Timeframe: May 8th 01:54 am to May 8th 06:30 am PDT
Incident Summary
On Saturday May 8th at 01:54 am PDT, customers using the Cloud Management Platform reported experiencing Rightscript executions and audit entries failing while using the Cloud Management Platform. Technical teams were engaged and confirmed customer reports. While investigating the issue, services began operating normally and technical staff were unable to find the cause or what resolved the issues.
After monitoring services for a number of hours, the Incident was declared resolved at 06:30 am PDT on May 8th.
On Monday May 10th, additional investigations revealed that a number of Instances had not been “discovered” and made available to manage.

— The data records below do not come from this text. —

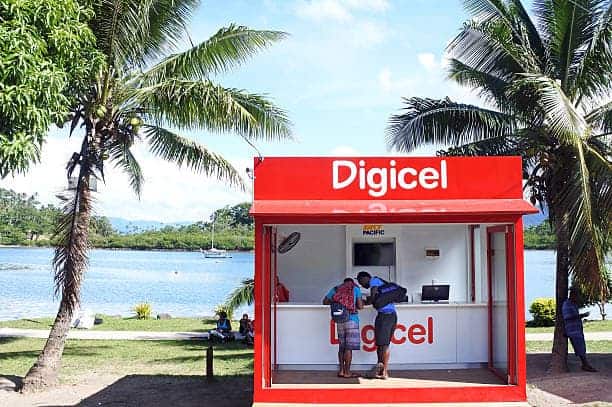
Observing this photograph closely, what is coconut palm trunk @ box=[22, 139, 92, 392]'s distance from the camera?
12.8 metres

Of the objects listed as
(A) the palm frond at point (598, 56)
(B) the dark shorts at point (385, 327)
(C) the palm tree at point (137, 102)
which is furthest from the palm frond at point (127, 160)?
(A) the palm frond at point (598, 56)

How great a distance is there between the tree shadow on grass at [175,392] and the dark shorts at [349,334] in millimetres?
1930

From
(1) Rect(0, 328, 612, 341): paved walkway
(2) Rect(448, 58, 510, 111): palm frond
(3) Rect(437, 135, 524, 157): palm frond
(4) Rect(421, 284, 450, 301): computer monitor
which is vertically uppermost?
(2) Rect(448, 58, 510, 111): palm frond

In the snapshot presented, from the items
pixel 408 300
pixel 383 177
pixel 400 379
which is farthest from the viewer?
pixel 408 300

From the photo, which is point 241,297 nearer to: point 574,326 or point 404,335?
point 404,335

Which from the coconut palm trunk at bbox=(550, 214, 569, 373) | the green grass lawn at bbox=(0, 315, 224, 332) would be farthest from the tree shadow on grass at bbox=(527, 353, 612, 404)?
the green grass lawn at bbox=(0, 315, 224, 332)

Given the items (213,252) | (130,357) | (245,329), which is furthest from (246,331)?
(213,252)

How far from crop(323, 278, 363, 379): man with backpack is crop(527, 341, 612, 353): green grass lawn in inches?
297

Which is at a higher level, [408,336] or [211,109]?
[211,109]

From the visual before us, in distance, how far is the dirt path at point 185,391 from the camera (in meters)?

Technical Staff ran a manual clean up script to update the database with the missing instances.
Root Cause
• Despite a thorough investigation by Engineering and SRE staff, the root cause of these issues is unable to be determined.
Corrective Action
• Additional logging has been enabled in case this event reoccurs.
• Auditing processes have been uplifted to alert if in the future new Instances are not updated by discovery services.
• Auditing processes will now automatically update any “undiscovered” instances on an hourly basis.
• RightNet Agent management services have been uplifted to include more comprehensive alerting and monitoring, including the ability to repair Agent disconnects automatically on an hourly basis.